Of all of the R-squared values, where an R-squared value closest to 1 is considered the best model of CO emissions due to the predictor variable, the R-squared value for the tar model is the highest, at 0.9168 (91.68%). Therefore, I conclude that tar best predicts CO emissions out of the tar, nicotene, and weight predictor variables.
ggplot(cigs, aes(tar, CO)) + geom_point() + geom_smooth(method="lm", se=FALSE)
ggplot(cigs, aes(weight, CO)) + geom_point() + geom_smooth(method="lm", se=FALSE)
ggplot(cigs, aes(nicotene, CO)) + geom_point() + geom_smooth(method="lm", se=FALSE)
Since the variability of points around the least squares line are the most constant in the CO vs nicotene, and the relationship between the explanatory variable (tar) and the response variable (CO) appears to be very linear, tar appears to be the best predictor of CO emissions.
qplot(tar, m1$residuals, data=cigs) + geom_hline(yintercept=0, linetype=3)
In general, in the resdual plot there aren’t clear patterns, which is a good sign.

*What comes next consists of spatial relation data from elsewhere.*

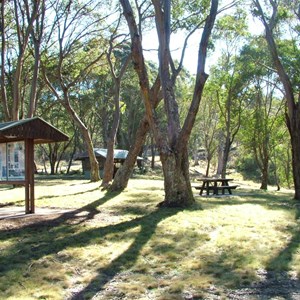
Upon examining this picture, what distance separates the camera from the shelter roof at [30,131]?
993 cm

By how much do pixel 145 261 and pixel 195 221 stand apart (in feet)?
10.2

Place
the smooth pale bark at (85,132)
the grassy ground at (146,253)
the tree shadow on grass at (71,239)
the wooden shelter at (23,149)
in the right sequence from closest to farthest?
the grassy ground at (146,253)
the tree shadow on grass at (71,239)
the wooden shelter at (23,149)
the smooth pale bark at (85,132)

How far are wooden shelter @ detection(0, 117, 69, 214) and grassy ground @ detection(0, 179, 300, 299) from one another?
1265 mm

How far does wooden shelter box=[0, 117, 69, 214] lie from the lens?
10.3m

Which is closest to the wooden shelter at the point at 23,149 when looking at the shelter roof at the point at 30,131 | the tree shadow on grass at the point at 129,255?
the shelter roof at the point at 30,131

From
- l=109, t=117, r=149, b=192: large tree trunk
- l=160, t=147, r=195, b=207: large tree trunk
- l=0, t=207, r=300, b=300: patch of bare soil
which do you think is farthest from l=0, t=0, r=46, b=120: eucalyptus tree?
l=0, t=207, r=300, b=300: patch of bare soil

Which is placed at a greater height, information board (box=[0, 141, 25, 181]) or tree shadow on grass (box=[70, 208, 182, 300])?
information board (box=[0, 141, 25, 181])

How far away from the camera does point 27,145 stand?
1076cm

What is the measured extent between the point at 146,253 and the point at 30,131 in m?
5.01

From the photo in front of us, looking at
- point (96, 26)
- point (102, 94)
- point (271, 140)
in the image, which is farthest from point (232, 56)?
point (102, 94)

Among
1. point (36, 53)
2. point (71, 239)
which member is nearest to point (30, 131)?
point (71, 239)

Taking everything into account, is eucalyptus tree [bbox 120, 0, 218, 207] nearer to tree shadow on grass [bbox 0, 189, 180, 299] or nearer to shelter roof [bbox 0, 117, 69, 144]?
tree shadow on grass [bbox 0, 189, 180, 299]

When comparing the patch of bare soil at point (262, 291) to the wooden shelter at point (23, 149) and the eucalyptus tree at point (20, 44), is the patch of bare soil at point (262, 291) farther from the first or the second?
the eucalyptus tree at point (20, 44)

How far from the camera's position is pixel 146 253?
273 inches
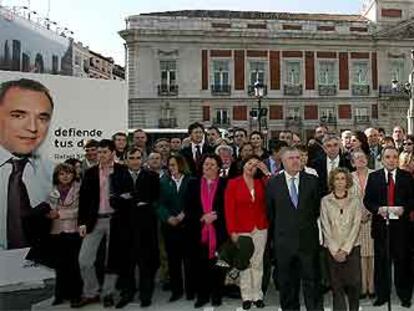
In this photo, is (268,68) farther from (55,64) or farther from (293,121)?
(55,64)

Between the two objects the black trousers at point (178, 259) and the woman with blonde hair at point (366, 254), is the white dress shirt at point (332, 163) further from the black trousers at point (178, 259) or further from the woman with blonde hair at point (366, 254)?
the black trousers at point (178, 259)

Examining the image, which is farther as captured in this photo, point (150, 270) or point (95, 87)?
point (95, 87)

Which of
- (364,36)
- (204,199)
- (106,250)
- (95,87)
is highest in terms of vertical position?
(364,36)

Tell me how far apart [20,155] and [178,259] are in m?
2.44

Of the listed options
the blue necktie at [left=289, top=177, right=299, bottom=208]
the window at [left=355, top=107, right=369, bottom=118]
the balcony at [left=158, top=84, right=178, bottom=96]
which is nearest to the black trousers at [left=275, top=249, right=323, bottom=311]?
the blue necktie at [left=289, top=177, right=299, bottom=208]

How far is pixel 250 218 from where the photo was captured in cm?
622

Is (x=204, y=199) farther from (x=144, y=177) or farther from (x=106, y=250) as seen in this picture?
(x=106, y=250)

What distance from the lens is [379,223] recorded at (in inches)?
249

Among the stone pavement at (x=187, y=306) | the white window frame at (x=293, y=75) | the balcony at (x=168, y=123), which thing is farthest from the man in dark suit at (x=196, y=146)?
the white window frame at (x=293, y=75)

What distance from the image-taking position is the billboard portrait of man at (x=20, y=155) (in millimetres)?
7215

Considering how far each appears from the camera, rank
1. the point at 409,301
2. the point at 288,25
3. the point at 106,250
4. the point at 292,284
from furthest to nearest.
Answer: the point at 288,25, the point at 106,250, the point at 409,301, the point at 292,284

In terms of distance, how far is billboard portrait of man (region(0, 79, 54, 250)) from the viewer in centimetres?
721

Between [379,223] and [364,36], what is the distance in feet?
148

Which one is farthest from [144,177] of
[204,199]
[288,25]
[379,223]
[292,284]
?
[288,25]
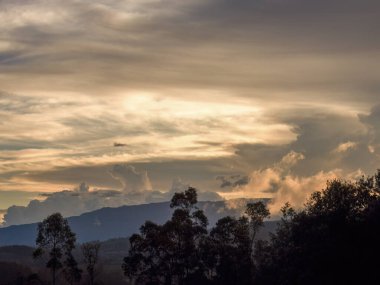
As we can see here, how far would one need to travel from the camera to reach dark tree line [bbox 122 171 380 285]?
11956 centimetres

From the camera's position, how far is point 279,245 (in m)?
148

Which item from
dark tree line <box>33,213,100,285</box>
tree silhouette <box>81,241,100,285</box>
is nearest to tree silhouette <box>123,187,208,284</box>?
tree silhouette <box>81,241,100,285</box>

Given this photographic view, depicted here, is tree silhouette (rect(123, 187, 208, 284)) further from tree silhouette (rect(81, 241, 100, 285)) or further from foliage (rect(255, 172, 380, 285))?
foliage (rect(255, 172, 380, 285))

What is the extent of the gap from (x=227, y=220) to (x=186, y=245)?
1382 cm

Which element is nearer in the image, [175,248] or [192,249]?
[192,249]

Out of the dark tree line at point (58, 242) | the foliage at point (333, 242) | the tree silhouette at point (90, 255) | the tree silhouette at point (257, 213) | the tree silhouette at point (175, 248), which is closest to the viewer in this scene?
the foliage at point (333, 242)

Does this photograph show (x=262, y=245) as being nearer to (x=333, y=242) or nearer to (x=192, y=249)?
(x=192, y=249)

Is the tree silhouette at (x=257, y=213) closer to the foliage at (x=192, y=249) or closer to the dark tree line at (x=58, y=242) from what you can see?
the foliage at (x=192, y=249)

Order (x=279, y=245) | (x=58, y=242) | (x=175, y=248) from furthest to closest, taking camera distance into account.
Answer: (x=58, y=242) < (x=175, y=248) < (x=279, y=245)

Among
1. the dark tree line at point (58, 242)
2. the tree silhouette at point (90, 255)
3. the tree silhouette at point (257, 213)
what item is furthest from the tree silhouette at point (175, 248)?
the dark tree line at point (58, 242)

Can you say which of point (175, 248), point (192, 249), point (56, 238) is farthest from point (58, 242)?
point (192, 249)

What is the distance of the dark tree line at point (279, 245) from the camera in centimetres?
11956

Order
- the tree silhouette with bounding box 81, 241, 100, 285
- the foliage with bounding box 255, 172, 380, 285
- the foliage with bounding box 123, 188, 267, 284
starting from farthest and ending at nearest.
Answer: the tree silhouette with bounding box 81, 241, 100, 285, the foliage with bounding box 123, 188, 267, 284, the foliage with bounding box 255, 172, 380, 285

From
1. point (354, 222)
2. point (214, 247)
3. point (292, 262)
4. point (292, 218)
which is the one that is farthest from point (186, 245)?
point (354, 222)
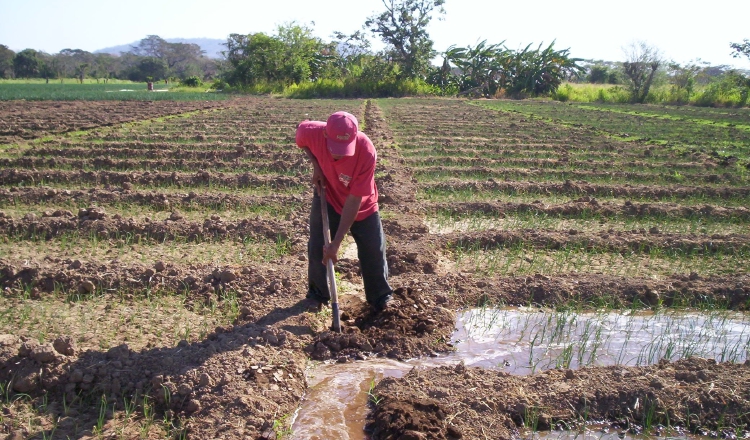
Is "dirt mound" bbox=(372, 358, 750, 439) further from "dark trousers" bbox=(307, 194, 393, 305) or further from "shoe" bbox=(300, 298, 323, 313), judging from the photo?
"shoe" bbox=(300, 298, 323, 313)

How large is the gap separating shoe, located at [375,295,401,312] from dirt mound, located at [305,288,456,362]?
0.08ft

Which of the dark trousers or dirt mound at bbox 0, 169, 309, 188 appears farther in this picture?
dirt mound at bbox 0, 169, 309, 188

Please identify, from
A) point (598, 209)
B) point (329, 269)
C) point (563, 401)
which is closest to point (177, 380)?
point (329, 269)

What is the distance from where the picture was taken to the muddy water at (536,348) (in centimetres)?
356

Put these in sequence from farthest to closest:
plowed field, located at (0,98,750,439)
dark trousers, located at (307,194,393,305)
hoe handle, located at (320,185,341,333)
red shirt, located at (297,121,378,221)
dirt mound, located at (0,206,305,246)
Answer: dirt mound, located at (0,206,305,246), dark trousers, located at (307,194,393,305), hoe handle, located at (320,185,341,333), red shirt, located at (297,121,378,221), plowed field, located at (0,98,750,439)

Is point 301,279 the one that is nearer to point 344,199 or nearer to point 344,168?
point 344,199

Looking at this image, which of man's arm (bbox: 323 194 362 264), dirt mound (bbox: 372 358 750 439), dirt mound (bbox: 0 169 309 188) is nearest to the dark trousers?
man's arm (bbox: 323 194 362 264)

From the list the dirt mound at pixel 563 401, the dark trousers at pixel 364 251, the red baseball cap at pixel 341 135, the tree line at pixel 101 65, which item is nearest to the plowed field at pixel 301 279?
the dirt mound at pixel 563 401

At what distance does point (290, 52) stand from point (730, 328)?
37.6 metres

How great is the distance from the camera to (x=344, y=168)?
13.0 feet

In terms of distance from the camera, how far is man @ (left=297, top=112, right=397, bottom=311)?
148 inches

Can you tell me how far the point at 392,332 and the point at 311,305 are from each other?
0.74 metres

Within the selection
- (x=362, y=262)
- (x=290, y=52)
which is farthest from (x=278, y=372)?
(x=290, y=52)

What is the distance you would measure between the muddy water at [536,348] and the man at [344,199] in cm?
72
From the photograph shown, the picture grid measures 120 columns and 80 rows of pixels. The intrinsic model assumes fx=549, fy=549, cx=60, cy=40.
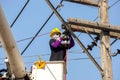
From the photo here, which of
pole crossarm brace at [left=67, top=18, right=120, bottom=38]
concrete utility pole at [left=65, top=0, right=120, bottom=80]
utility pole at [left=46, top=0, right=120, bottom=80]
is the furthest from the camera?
pole crossarm brace at [left=67, top=18, right=120, bottom=38]

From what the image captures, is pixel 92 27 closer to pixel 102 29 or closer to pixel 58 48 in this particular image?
pixel 102 29

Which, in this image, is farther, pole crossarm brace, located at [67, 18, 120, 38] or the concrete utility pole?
pole crossarm brace, located at [67, 18, 120, 38]

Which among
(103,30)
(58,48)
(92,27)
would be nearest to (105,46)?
(103,30)

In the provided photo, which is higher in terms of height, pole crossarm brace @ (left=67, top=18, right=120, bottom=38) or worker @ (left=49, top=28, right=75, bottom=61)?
pole crossarm brace @ (left=67, top=18, right=120, bottom=38)

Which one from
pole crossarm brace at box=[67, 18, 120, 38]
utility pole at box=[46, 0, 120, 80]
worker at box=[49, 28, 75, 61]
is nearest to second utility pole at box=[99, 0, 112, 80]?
utility pole at box=[46, 0, 120, 80]

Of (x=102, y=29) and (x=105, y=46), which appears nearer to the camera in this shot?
(x=105, y=46)

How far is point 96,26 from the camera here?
13.2 metres

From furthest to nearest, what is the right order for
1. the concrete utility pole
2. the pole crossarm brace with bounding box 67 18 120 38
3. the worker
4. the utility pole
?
the pole crossarm brace with bounding box 67 18 120 38 → the concrete utility pole → the utility pole → the worker

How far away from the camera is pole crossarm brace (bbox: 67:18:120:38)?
13.1 metres

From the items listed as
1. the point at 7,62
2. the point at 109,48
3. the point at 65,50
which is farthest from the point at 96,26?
the point at 7,62

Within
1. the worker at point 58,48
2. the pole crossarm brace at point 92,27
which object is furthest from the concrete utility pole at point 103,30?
the worker at point 58,48

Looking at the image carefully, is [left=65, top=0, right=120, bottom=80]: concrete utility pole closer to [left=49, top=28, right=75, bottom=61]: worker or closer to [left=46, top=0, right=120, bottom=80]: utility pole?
[left=46, top=0, right=120, bottom=80]: utility pole

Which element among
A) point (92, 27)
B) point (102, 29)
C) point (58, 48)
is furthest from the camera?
point (102, 29)

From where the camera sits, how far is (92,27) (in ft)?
43.3
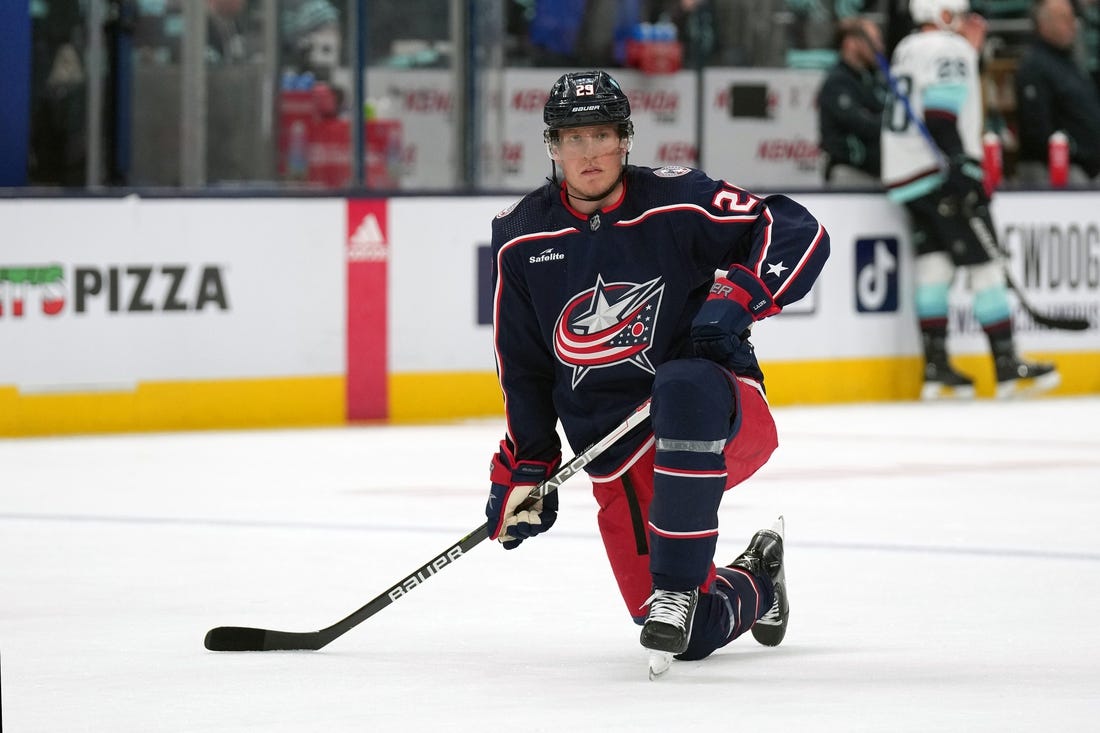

In addition, the data points seem to be relatively symmetrically distributed above and below the y = 0 line, which is also indicative of a linear relationship between CO content and tar.
qqnorm(m1$residuals)
qqline(m1$residuals) # adds diagonal line to the normal prob plot
Based on the normal probability plot (Normal Q-Q Plot), the nearly normal residuals condition appears to be met. There seems to be virtually no unusual observations that don’t follow the trend of the rest of the data, which implies that the residuals are nearly normal. Additionally, the constant variability condition appears to be met. The variability of the residuals around the 0 line are roughly constant, which satisfies the constant variability condition. The linearity condition was already known to be met from part (3), since the relationship between the explanatory variable (tar) and the response variable (CO) appears to be very linear. All of these tests and results seem to prove that the tar predictor variable seems to be the best predictor of CO emissions.